“Friendly Fire” is the eighth A. B. Yehoshua novel. It was published in Hebrew in 2007, and the English translation in 2008. It is composed in an interest-capturing manner, a short several page section about the behavior and thoughts of middle-aged Ya’ari followed by one focusing on his wife Daniela, then again on Ya’ari and then Daniela, in that order throughout the book. When an event is cut off by the onset of the next section dealing with the other spouse, suspense is created, as when a person falls off an elevator, what happens, we do not know until the next section dealing with this same spouse begins again. Both the original Hebrew and its translation are superb, attention-grabbing, absorbing, and easy to read, despite its depth.

Yehoshua is considered by many to be one of Israel’s top three writers of fiction. His first novel “The Lover” was published in Hebrew in 1977. It made such an enormous impact that it propelled Yehoshua into prominence where he remained at or near the top since the first published work. His stories are generally unusual. They are very well written, almost poetic in parts.

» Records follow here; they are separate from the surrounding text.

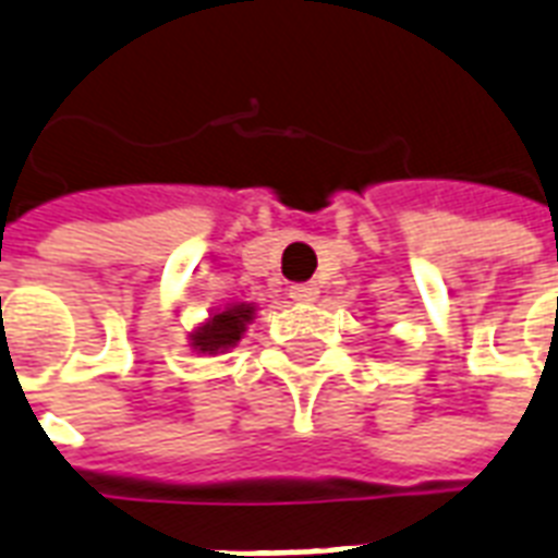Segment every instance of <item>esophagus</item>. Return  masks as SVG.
<instances>
[{
    "instance_id": "obj_1",
    "label": "esophagus",
    "mask_w": 558,
    "mask_h": 558,
    "mask_svg": "<svg viewBox=\"0 0 558 558\" xmlns=\"http://www.w3.org/2000/svg\"><path fill=\"white\" fill-rule=\"evenodd\" d=\"M289 298L298 304H313L318 298V287L316 283H295V287H289Z\"/></svg>"
}]
</instances>
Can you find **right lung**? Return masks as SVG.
<instances>
[{
	"label": "right lung",
	"mask_w": 558,
	"mask_h": 558,
	"mask_svg": "<svg viewBox=\"0 0 558 558\" xmlns=\"http://www.w3.org/2000/svg\"><path fill=\"white\" fill-rule=\"evenodd\" d=\"M254 304H228L225 310H216L207 322L195 327L193 333H190V348L198 351V354H225L228 348H233L245 333V327L251 325V318H254Z\"/></svg>",
	"instance_id": "obj_1"
}]
</instances>
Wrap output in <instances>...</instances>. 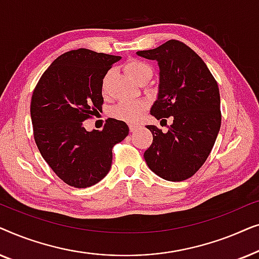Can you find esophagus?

We learn much about the characters, their needs, desires, thoughts. His books require readers to think during the reading, to consider his characters’ motivations, their psychology, and the effect of what is happening upon others.

The fundamental plot in this tale is the accidental shooting of Daniela’s sister’s son Eyal by a member of his unit during a military maneuver in Israel, what is called “friendly fire” and the devastating impact that his death has on his parents, and upon Ya’ari, Daniela, their son Moan, his especially beautiful wife Efrat, and their daughter Nofar during a seven-day period.

The military refuses to give Yirmiyahu, the boy’s father, details about his son’s death, including the name of the soldier who accidentally killed him. The boy’s mother mourns by giving up sex, and soon dies. After searching for answers Yirmiyahu takes a job in Africa. Daniela flies to Africa hoping to help him is some way, and finds that he now hates Israel and anything connected with it, including the Hebrew language. She wants to find out why he is acting as he is and what he discovered in his attempts to learn about his son’s death.

It is fascinating and disturbing to read Yirmiyahu’s diatribe against Jews and Judaism prompted by his son’s death. And it is interesting to read about life in Africa during Daniela’s visit there and the problems faced by nine archeological diggers who find remains of pre-humans hundreds of thousands of years old.

There are a number of subplots in the novel. Ya’ari’s father’s mistress with whom he had a relationship after his wife’s death, who he stopped seeing because he became somewhat disabled and was embarrassed by his weakness caused by his condition, calls for him to come and fix the elevator that he designed for her. Ya’ari, Ya’ari’s son and father are elevator designers. At the same time, an elevator in a large building of many floors makes unusual howling noises, like a cat in distress: what causes the noise and who is responsible to repair it. The apartment house lead tenant is a father of a son killed in battle. These ordeals parallel and are symbols in miniature of the suffering and damage caused by death by friendly fire.